Job Openings in U.S. Climbed in September to Five-Year High
Job openings in the U.S. climbed to a five-year high in September, indicating employers were confident about demand before the federal government shutdown.
The number of positions waiting to be filled in the U.S. rose by 69,000 to 3.91 million, the highest since May 2008, from a revised 3.84 million in August, the Labor Department reported today in Washington. The pace of hiring increased.
Further gains in the job market would help drive wage growth and boost consumer spending, which accounts for almost 70 percent of the economy. Employers have added 186,300 workers on average from January through October, up from an average of about 173,000 in the same period last year.
“Things are genuinely getting better,” said Brian Jones, senior U.S. economist at Societe Generale in New York. “I don’t think we’re at the point where people will quit without having something in hand, but hopefully we’re moving in that direction.”
The median forecast in a Bloomberg survey of economists called for 3.85 million openings in September after a previously reported 3.88 million a month earlier.
The Job Openings and Labor Turnover report is among data monitored by Janet Yellen, the nominee for Federal Reserve chairman, and helps shed light on the dynamics behind the monthly employment figures.
Payrolls expanded by 204,000 workers last month after rising 163,000 in September, a Labor Department report showed on Nov. 8. The jobless rate rose to 7.3 percent in October after as many as 800,000 federal workers were furloughed during the 16-day government shutdown.
Today’s report showed the number of people hired increased to 4.59 million in September, the most since August 2008, from 4.56 million. The hiring rate rose to 3.4 percent from 3.3 percent in August. The gauge calculates the number of hires during the month divided by the number of employees who worked or received pay during that period.
Job openings increased at construction companies, retailers, professional and business services, and in the trade, transportation and utility industries.
The number of total dismissals, which excludes retirements and those who left their job voluntarily, rose to 1.73 million from 1.68 million in August.
Some 2.34 million people quit their jobs in September, down from 2.36 million the prior month. The quits rate, which shows the willingness of workers to leave their jobs, held at 1.7 percent in September, down from a 2.1 percent reading when the recession started almost six years ago.
An increase in the gauge would indicate that “workers perceive that their chances to be rehired are good -- in other words, that labor demand has strengthened,” Yellen said in a March speech before the National Association for Business Economics.
In the 12 months ended September, the economy created a net 1.9 million jobs, representing 52.7 million hires and 50.8 million separations.
Considering the 11.3 million Americans who were unemployed in September, today’s figures indicate there are about 2.9 people vying for every opening, up from about 1.8 when the last recession began in December 2007.
Payrolls data released earlier this month also showed that private employment, which excludes government agencies, rose 212,000 in October, the most in eight months.
Retailers are among those adding employees in anticipation of holiday demand, with Amazon.com Inc. (AMZN) expected to hire 40 percent more workers than last year and Wal-Mart Stores Inc. taking on 10 percent more seasonal employees and an additional 700,000 workers.
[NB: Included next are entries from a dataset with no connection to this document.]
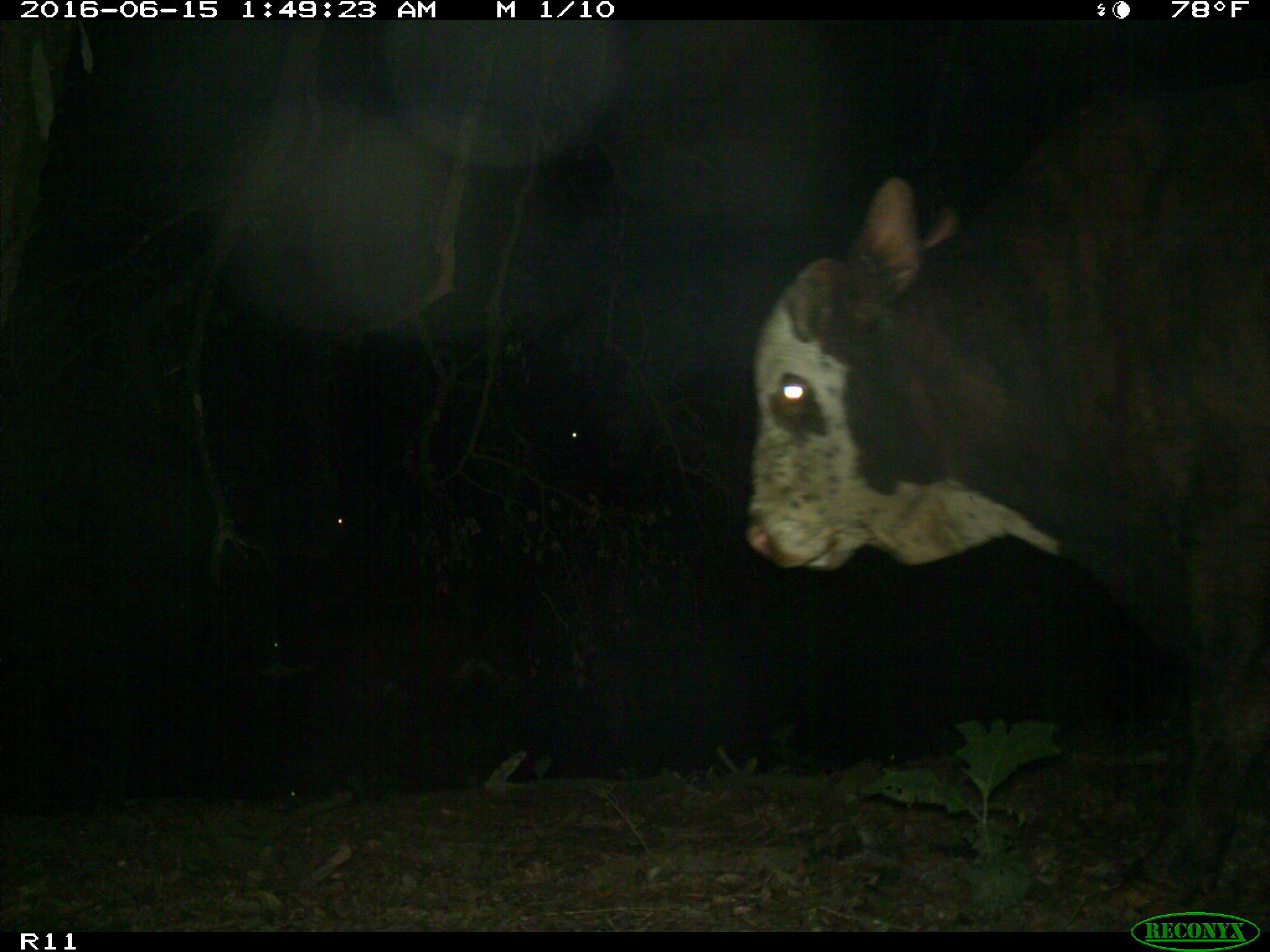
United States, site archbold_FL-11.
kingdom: Animalia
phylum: Chordata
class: Mammalia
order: Artiodactyla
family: Bovidae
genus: Bos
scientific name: Bos taurus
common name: domestic cow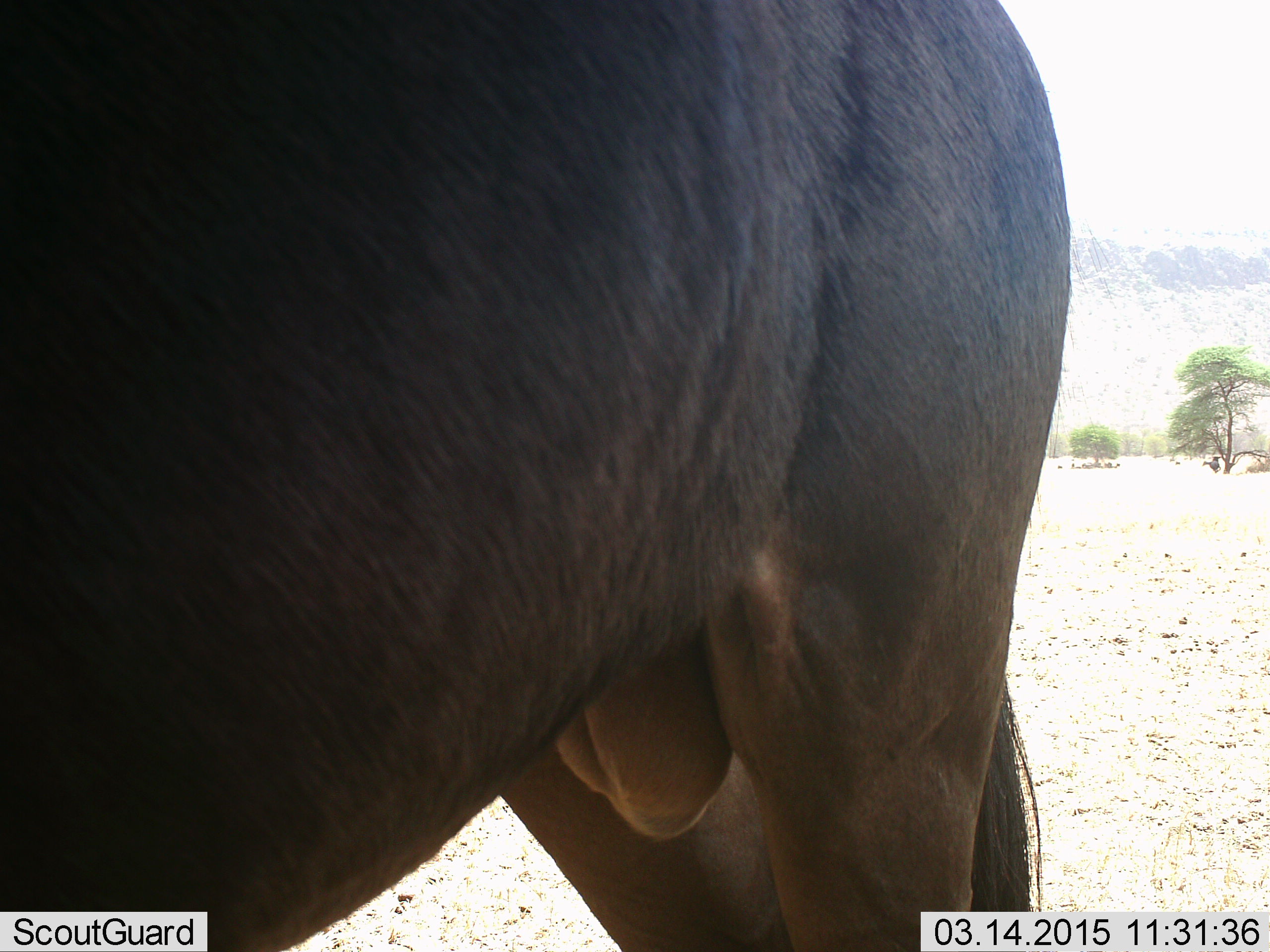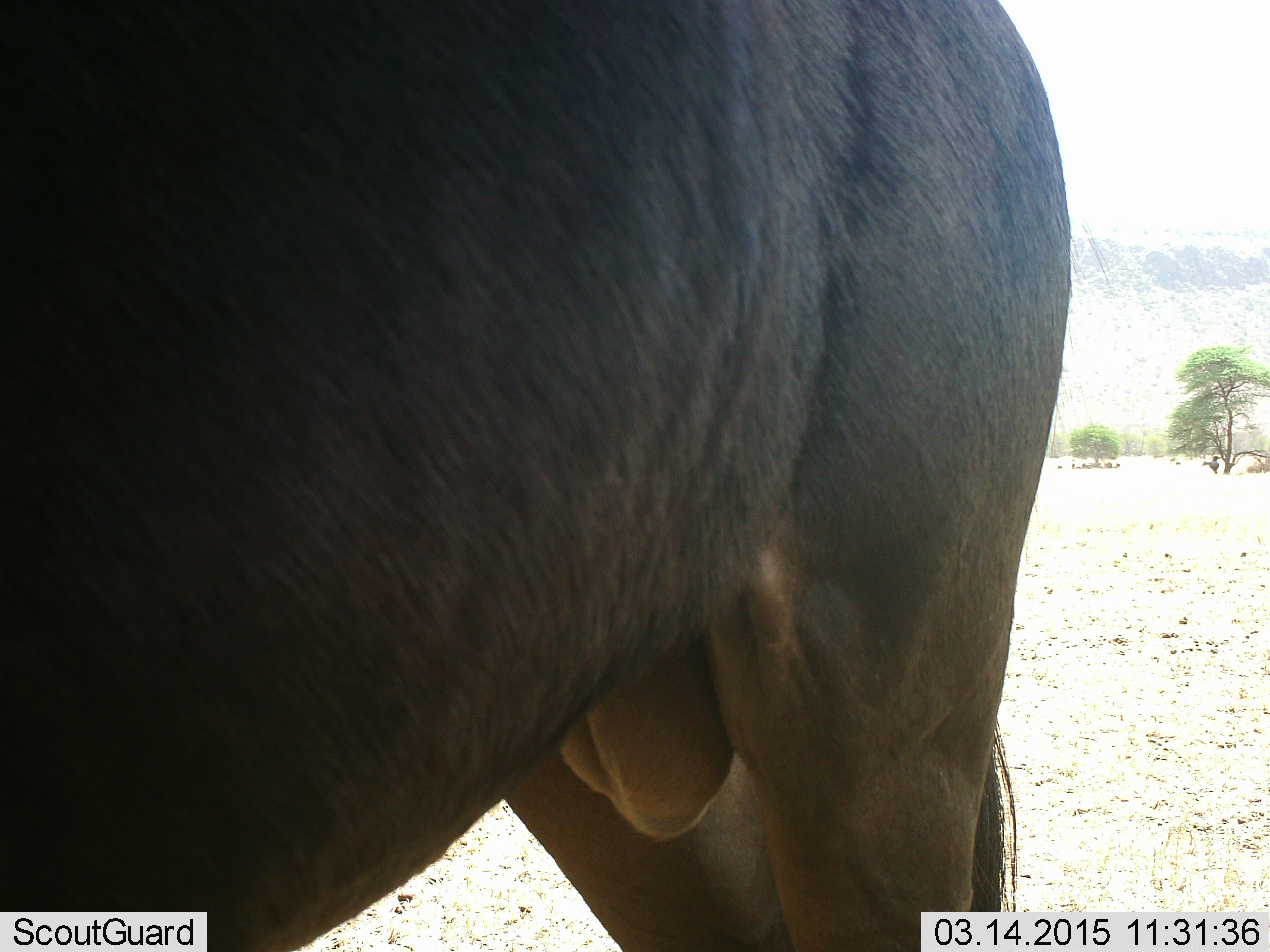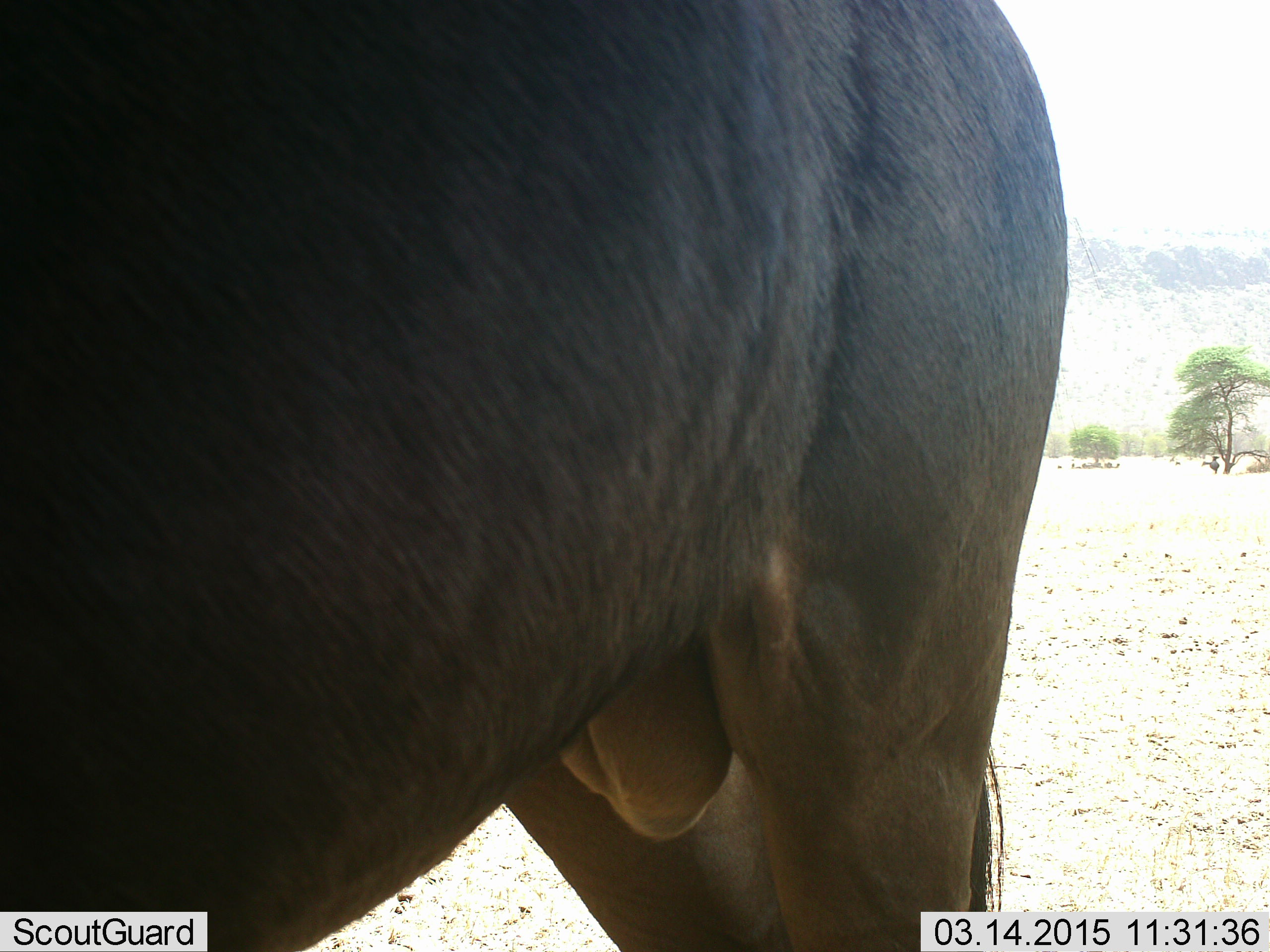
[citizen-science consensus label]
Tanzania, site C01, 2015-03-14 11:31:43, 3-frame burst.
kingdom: Animalia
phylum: Chordata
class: Mammalia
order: Artiodactyla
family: Bovidae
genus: Connochaetes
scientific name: Connochaetes taurinus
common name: blue wildebeest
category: wildebeest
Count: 1.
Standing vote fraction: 100%.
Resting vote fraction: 10%.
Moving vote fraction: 0%.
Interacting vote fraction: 0%.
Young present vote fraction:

In total, retailers added 159,000 holiday jobs in October, the strongest start to the season in 14 years, according to employment consulting firm Challenger, Gray & Christmas Inc.
Other businesses are taking steps to cut staff. Lockheed Martin Corp., the largest U.S. government contractor, said Nov. 14 it will cut 4,000 jobs and close some operations in response to decreased federal spending. HJ Heinz Co., the ketchup-maker owned by Warren Buffett’s Berkshire Hathaway Inc. and 3G Capital, said it will fire 1,350 workers as it closes manufacturing plants in North America.
Fed officials are gauging the outlook for the labor market as they consider scaling back their $85 billion-a-month bond-buying program, known as quantitative easing. Policy makers this week signaled they may taper “in coming months” if the economy improves as anticipated.
Fed officials “generally expected that the data would prove consistent with the committee’s outlook for ongoing improvement in labor market conditions and would thus warrant trimming the pace of purchases in coming months,” according to the record of the Federal Open Market Committee’s Oct. 29-30 gathering, released Nov. 20 in Washington.